AP's Washington chief, Ron Fournier, says that, since Iraq and the failure to respond to Hurricane Katrina, it's time for journalists "to step into that breach and say, 'hey, what the hell is going on here?'."

This is not a trend that fills Koppel with joy. "I think there is too much attitude these days already. It's the product of economic pressure, a product of the fractionalisation of the media and frankly The New York Times is not immune to that either."

He becomes almost wistful about what the BBC offers compared to the downsized US networks. "There are thousands of reporters around the world," he says, "People who can actually bring us the news from distant places, what a concept!
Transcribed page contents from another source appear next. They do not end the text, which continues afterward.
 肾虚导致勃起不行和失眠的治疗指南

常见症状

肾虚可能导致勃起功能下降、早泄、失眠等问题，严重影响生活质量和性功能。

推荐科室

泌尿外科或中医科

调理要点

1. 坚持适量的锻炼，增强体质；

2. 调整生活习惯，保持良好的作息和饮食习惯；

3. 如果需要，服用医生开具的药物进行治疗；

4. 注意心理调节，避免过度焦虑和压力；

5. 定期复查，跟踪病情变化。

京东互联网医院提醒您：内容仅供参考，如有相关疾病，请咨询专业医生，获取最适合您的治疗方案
There has never been a time when there has been a greater need to know what is going on in Afghanistan, Pakistan, India, Latin America, and Africa, where the BBC actually has [its own] reporters on the ground."

There must be some doubt about the desire of American viewers to know what's happening in these faraway places, and then to have it told to them in a British, or even Indian, accent. But Koppel will be an attraction at BBC World News America, which is anchored from Washington and where he expects to appear 12 to 15 times a year, commenting on major news events, including the presidential election. His plan is to broadcast what he calls "illustrated essays", a fancy name for news analysis using video and soundbites.

Koppel was born in Nelson, Lancashire, and his parents, Jewish refugees from wartime Germany, moved to London a year later. After attending boarding school in the Midlands, Koppel left for America just before he turned 14 in 1953. He felt the tug of Britain for only 10 years or so.

"Having graduated from an American university (Syracuse University and Stanford), gone to graduate school, married an American woman with whom I had a bunch of American children and having no intention of living in the UK again, I am totally American," he says. Let's hope enough Americans know where to tune in to him on that crowded television spectrum.